The pursuit of an experience of space as a concept. I wanted to see if I could convey my emotional experience of emptiness in a photograph, using the landscape as medium. I felt that the traditional geographic elements of a landscape – mountains, rivers, glaciers, forests and so on – are too familiar to the viewer as symbols, they actually get in the way of the central idea. The abstract qualities of light, colour and the temporal effects of weather are great subjects to work with and I find these in their purest form in featureless locations. When photographed right, the images transcend the geography.

[Left] © Murray Fredericks ‘Salt #101’ 2006
[Right] © Murray Fredericks ‘Salt #110’ 2006

What is it like spending so long alone in such a flat and featureless place?

At Lake Eyre in Australia I was alone. The repetitive cycle of daily life out there, the boredom, slows the mind to a point where any change in the conditions becomes all-consuming. This was the state of mind I needed to start making the work. When free of distraction for long periods, the mind becomes super-sensitive; it affects my whole reality. Some may call this experience immersive, but you have to understand that I am talking about a long, long time over many visits, many years. In that context, immersive sounds almost temporary. The experience is also never just discovered in a particular visit – the time between visits spent digesting and considering these experiences also feeds importantly into each subsequent trip…

The need to employ expert arctic guides on the second and subsequent Greenland trips created a new challenge in that I found it harder to disappear into the landscape; to forget myself. And inevitably interpersonal challenges would present themselves from time to time.

© Murray Fredericks ‘Ice Sheet #2564 (Late Sun with 22˚ Halo)’ 2013

These experiences in their extremity and stripped down emptiness seem similar to certain forms of meditation that seek to reach an inner core and peace by removing the distractions of living.

This is true. Being out there can be like a living meditation. I generally prefer not to use that term though, as it has become somewhat trivialised by the New Age movement. The distraction point is very important. Over long periods out there, the mind does slow down like in a meditation and the responses to change in the landscape become very clear and strong.

What advice would you give a young photographer starting out?

Learn to love your innate fear and sense of inadequacy as an artist and let the anxiety around that drive you forward.

© Murray Fredericks ‘DYE2, Interior #7 Kitchen’ 2013 from the series ‘Topophilia’

Biographical Notes

Murray Fredericks was born in Sydney in 1970. He studied politics and economics at Sydney University. Following this, he spent five years traveling in the Middle East and in the Himalaya, an experience that was to shape his subsequent approach to photography. Initially self-taught, he had already established his exhibiting career before he undertook a Master of Fine Art at the University of New South Wales.
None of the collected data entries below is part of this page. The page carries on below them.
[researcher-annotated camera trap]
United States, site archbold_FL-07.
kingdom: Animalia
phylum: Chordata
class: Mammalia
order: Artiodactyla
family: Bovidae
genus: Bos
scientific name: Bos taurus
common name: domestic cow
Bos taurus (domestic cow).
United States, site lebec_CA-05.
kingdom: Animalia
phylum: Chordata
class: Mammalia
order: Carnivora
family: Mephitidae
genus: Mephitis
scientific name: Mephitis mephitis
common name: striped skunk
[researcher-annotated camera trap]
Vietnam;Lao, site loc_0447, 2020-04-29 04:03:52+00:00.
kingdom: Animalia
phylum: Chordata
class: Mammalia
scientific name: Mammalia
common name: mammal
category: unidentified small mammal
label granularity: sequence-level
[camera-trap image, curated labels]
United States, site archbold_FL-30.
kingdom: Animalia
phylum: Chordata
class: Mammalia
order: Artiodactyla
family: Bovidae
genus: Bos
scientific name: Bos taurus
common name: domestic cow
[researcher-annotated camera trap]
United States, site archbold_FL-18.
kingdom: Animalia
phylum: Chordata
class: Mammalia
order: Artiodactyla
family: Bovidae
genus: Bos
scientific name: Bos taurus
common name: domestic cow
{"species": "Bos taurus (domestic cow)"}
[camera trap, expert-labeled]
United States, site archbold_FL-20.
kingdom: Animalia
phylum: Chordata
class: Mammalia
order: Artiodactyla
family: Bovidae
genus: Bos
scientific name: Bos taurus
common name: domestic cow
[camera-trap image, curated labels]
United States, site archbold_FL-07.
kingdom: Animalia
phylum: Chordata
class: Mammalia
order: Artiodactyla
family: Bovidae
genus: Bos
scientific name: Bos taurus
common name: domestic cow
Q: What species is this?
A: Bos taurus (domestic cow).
He has exhibited widely, including a major Australian landscape survey exhibition at the National Gallery of Victoria (2012); two solo shows at the Australian Centre for Photography (2010 and 2015); four one-person exhibitions at Hamiltons Gallery, London (2007, 2009, 2012 and 2015), and one at Robert Mann Gallery, New York (2019).

His work is held in important public and private collections nationally and internationally including Artbank; Parliament House (Canberra); Macquarie Bank; the National Gallery of Victoria (Melbourne); the National Portrait Gallery (Canberra); and the Sir Elton John Collection. He has won numerous awards and is a regular finalist in Australia’s top photography prizes. In 2008, he made the multi-award-winning film ‘Salt’ for ABC TV, and in 2013 the film ‘Nothing on Earth’ (directed by Michael Angus for Dreamscape) documented Murray Fredericks’ challenging experiences making art in Greenland. He lives and works in Sydney.


This article was initially published in Chinese, in the December 2013 issue of PhotoWorld magazine, Beijing.